Dois anos depois, em 2003, cacique Marcos, filho de Xikão e recém alçado à função de cacique Xukuru, sofre um atentado na estrada que corta a terra indígena. Dois indígenas, um Atikum e outro Xukuru que faziam a segurança de Marcos, já ameaçado, acabaram mortos no conflito direto com os pistoleiros; o cacique escapou e buscou proteção nos rochedos típicos do agreste. A construção do santuário serviu de motivação ao atentado, pois Marcos manteve a posição contra o empreendimento.
“A elite ainda está lá
Histórico de criminalização
Do processo de lutas iniciado por cacique Xikão ainda nos anos 1980 até a retirada completa dos não-indígenas do território, os Xukuru sofreram e ainda sofrem com a criminalização da Polícia Federal e Poder Judiciário. No Tribunal Regional Federal da 5ª Região (TRF-5), com sede em Recife, corre processo contra 34 indígenas acusados dos mais diversos crimes durante retomada da Vila de Cimbres, logo após o atentado sofrido pelo cacique Marcos, que configura entre os acusados. Se condenados pegarão dez anos de prisão.
“A prática que observamos da polícia ao longo desses 30 anos é de acusar em primeiro lugar as lideranças indígenas por supostos crimes. Na morte de cacique Xikão foi assim: primeiro acusaram a viúva, dona Zenilda, depois Zé de Santa até que as provas deram conta de que foram pistoleiros a mando do fazendeiro Zé de Riva”, analisa o secretário adjunto do Cimi, Saulo Feitosa.
Zé de Santa lista os Xukuru já apontados como assassinos em processos de criminalização: dona Zenilda, Toinho e Augusto Pereira, cacique Marcos e ele. A criminalização é tão latente que o então ministro da Justiça, Márcio Thomaz Bastos, chegou a intervir e em 2003 impedir que Zé de Santa fosse preso pela morte de Quelé alegando que não existiam provas capazes de condenar o vice-cacique.
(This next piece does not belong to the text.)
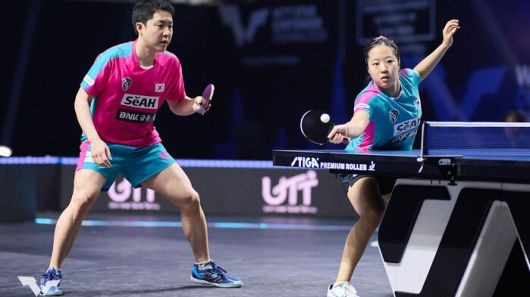 WTT 첸나이 대회 혼복에 출전한 신유빈(오른쪽)과 임종훈 (사진=WTT 인스타그램 캡처)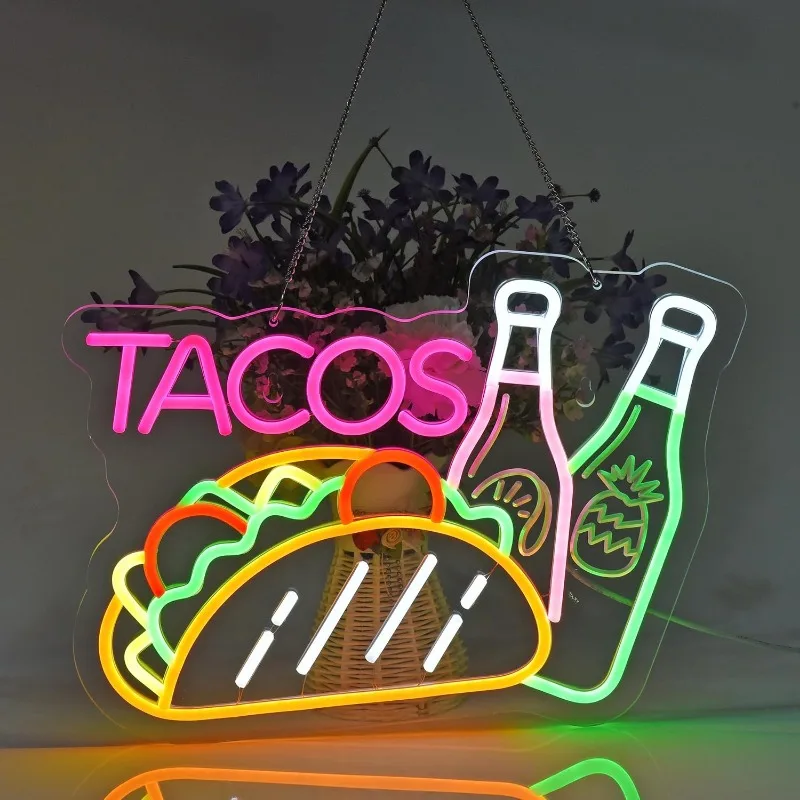 XM Tacos Neon Light Wall Decor for Business Mexican Restaurant Fast Food Shop/Truck Bar gift, USB Powered Dimmable led sign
Todavia mais casos condenam o povo Xukuru.
No posto da Funai situado dentro do território, dois outros indígenas pagam pena acusados de matar o filho de Chico Quelé. Rinaldo Feitoza Vieira e Edmilson Guimarães foram apontados como os culpados pela morte depois de dois meses do assassinato. Provaram que não estavam no local e na hora do crime, mas não foi o suficiente para inocentá-los. Nem mesmo o fato do crime ter ocorrido numa madrugada de intenso nevoeiro dissuadiu as autoridades do entendimento de que uma testemunha os identificou; tampouco que ambos não sabem pilotar motocicleta, transporte usado pelos assassinos.
“Nada é capaz de parar o povo Xukuru. São séculos de violências contra a gente. Não matei o Chico nem ninguém. Dói pensar que posso pagar por algo que não fiz, mas esse é o preço da luta por nossa terra”, encerra Zé de Santa, com os olhos marejados, mas firmes.